** Alıştırma görevleri **
**a)** Babil kulesi yazısında açılış cümlesi alıntılanan Elias Cannetti kitabının adı nedir?
**b)** Babil kulesi yazısını son cümlesinden sonra sürdürün.

** Seçilen metin **
▬▬▬▬▬▬

27 Mart 2014 Perşembe

BABİL KULESİ YA DA BABİL KUYUSU








RAHMİ ÖĞDÜL
27.03.2014
Sabah otobüsü yakalamak için koştururken bir kediyle göz göze geldim. Yaşadığımız durumla dalga geçer gibi hali vardı. Sanki tüm toplumsal evrim sürecinde yaşadığımız olayları, kendimizi surların içine kapatmamızı, sonra hiyerarşik kuleler inşa ederek en tepesine ulaşmak için birbirimizi ezmemizi, iktidarın despotluğunu, saat zamanının dayattığı saçma sapan koşuşturmalarımızı, kent yaşamını yaşanmaz hale getiren mekânsal düzenlemeleri tiye alır gibi hali vardı. Hayvanlarla göz göze gelince nedense hep bu hisse kapılıyorum.

‘SİZİNLE DALGA GEÇİYOR...’
Öyle pervasız ve kendilerinden emin duruyorlar ki tüm edimlerimizi, varlık nedenlerimizi, yaşam tarzımızı saçmalık noktasına getiriyor bu tavırları. Sonra Elias Cannetti’nin “Hayvanlar Üzerine” kitabının açılış cümlesini okuyunca çarpıldım: “Ne zaman bir hayvana dikkatlice baksanız, içinde bir insan olduğunu ve sizinle dalga geçtiği hissine kapılırsınız” (Sel Yayıncılık). Yalnız olmadığımı anlamıştım. Hayvanların içindeki insan, biz insanlara bakarken içten içte alay ediyordu. Yarattığımız zaman ve mekânın dışında duran bu güzel insan, doğayla ilişkisini koparmamış, yeryüzünün kuvvetlerini tahakküm altına almak yerine bu kuvvetlerle birlikte akan bir insan olmalıydı. Hiyerarşik kuleler inşa ederek yeryüzünden kopma çabamızın aslında derin kuyular kazarak kendimizi bu kuyuların içine hapsetme çabası olduğunu görebiliyordu; gözlerindeki müstehzi ifadeden anladım.
İktidar, çıkar ilişkilerine dayalı hiyerarşik Babil kuleleri inşa ediyor durmadan. Şimdi bu Babil kulelerinin aslında Babil kuyuları olduklarını ve bataklığa dönüştüklerini görüyoruz.

BATAKLIK İDEOLOJİSİ
Çırpındıkça daha fazla gömülüyor bataklığın içine ve çabaladıkça daha fazla derinleşiyor kuyu. Ülke iktidarın gömüldüğü bataklığın içine çekilerek devasa bir kara delik içinde yutulmak isteniyor. İktidarın çalıntı olduğu saptanan son reklam filminde, birbirini ezerek yükselmeye çalışanların oluşturdukları Babil kulesi, tüm çıplaklığıyla açık ediyor bu bataklık ideolojisini. İradelerini efendilerine teslim etmiş kitle, gaipten duydukları sesle harekete geçerek “büyüğümüss, efendimiss, kıymetlimiss” diyerek dikine yükselen fallik bir nesneye doğru deli gibi koşuyor. İktidarın zihniyeti hiç bu denli açık şekilde anlatılamazdı. “Dik dur eğilme” sloganları eşliğinde diklemesine uzanan bir iktidara tapınanların oluşturdukları bu Babil kulesinin aslında Babil kuyusu olduğunu görebiliyor içimizdeki insan.

▬▬▬▬▬▬

** Listelenen kayıtlar **
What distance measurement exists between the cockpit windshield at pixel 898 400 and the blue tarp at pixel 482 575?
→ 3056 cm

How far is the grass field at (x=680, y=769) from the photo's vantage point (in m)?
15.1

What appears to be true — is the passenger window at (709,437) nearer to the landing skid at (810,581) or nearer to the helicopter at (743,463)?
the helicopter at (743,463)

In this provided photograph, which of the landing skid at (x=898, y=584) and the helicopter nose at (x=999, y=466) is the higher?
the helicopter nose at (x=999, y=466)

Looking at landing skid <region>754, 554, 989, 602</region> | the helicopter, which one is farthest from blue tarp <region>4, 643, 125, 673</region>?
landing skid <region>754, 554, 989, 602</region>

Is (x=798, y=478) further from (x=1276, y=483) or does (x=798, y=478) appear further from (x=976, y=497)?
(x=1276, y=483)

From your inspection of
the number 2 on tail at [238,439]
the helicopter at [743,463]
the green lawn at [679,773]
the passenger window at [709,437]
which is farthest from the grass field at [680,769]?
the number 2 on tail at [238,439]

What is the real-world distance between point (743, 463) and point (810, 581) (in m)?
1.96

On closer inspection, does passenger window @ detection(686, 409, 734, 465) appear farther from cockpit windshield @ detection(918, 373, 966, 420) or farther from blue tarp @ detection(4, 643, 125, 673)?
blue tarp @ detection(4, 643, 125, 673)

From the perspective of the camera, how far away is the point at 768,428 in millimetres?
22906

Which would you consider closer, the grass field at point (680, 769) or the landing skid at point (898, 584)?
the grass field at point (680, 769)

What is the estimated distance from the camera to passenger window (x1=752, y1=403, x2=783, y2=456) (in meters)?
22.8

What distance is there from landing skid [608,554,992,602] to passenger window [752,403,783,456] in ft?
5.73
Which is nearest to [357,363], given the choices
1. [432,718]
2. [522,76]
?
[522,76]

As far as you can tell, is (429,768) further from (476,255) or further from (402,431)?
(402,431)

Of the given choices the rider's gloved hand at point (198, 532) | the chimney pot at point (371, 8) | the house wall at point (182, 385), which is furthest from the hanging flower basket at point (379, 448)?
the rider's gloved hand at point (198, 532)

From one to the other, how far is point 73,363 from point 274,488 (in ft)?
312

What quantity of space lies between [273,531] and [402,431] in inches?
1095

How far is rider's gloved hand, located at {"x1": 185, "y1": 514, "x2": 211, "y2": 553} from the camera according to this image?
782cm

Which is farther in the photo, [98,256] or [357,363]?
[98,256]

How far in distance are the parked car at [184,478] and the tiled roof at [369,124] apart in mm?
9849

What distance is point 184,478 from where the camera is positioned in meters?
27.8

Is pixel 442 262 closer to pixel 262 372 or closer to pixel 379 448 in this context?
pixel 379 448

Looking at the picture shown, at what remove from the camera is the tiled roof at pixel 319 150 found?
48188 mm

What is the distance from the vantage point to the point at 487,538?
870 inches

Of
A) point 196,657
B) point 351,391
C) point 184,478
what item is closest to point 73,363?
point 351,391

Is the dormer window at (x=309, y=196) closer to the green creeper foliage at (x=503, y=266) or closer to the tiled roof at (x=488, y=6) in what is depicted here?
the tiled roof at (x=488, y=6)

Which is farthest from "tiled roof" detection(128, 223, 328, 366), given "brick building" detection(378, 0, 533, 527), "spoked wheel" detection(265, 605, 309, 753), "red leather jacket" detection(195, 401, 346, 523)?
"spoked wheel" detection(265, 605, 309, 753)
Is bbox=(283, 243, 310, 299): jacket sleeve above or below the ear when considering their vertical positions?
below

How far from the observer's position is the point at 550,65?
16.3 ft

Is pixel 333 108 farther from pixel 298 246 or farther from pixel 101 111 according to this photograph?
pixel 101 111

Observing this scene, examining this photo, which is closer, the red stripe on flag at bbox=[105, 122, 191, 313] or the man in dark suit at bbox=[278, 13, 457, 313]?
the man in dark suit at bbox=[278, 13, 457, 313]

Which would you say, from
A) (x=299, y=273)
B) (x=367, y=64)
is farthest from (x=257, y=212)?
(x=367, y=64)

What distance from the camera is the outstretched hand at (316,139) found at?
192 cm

▬▬▬▬▬▬

** Yanıtlar **
**a)** Hayvanlar Üzerine

**b)**
Babil kulesi birden, cesetlerden oluşan bir ölüm kuyusuna dönüşüyor. Kulesini yükseltmek için öldürmekten çekinmeyen iktidar savaşın bataklığına çekmek istiyor tüm ülkeyi. Cesetlerle yükselen Babil kuleleri kurmakta üstüne yoktur iktidarların. Galeri Zilberman’da sanatçı Eşref Yıldırım’ın “Sağol!” başlıklı sergisi, adları bilinmeyen ve çoğunlukla eğitim zayiatı gibi teknik terimlerle ölümleri gizlenmiş askerleri portreleriyle ve adlarıyla görünür kılıyor. Adı sanı duyulmamış, üzerlerindeki kamuflaj giysileriyle Babil kuyuları içinde yitip gitmiş insanlar. Yine sergide Roboski katliamında ölenlerin anısına sanatçının hazırladığı, üzerlerinde gözlerin olduğu siyah göz bantları bir duvarda asılı. İktidarın Babil kuyusunun karanlığına çektiği insanların, zifiri karanlıkta parıldayan gözlerini andırıyor. İktidar “sağol”urken, bizler “ölü”yoruz. İçimizdeki insan, kulelerin aynı zamanda ölüm kuyuları olduklarını görebiliyor.

KENDİ CEHENNEMİMİZ Mİ?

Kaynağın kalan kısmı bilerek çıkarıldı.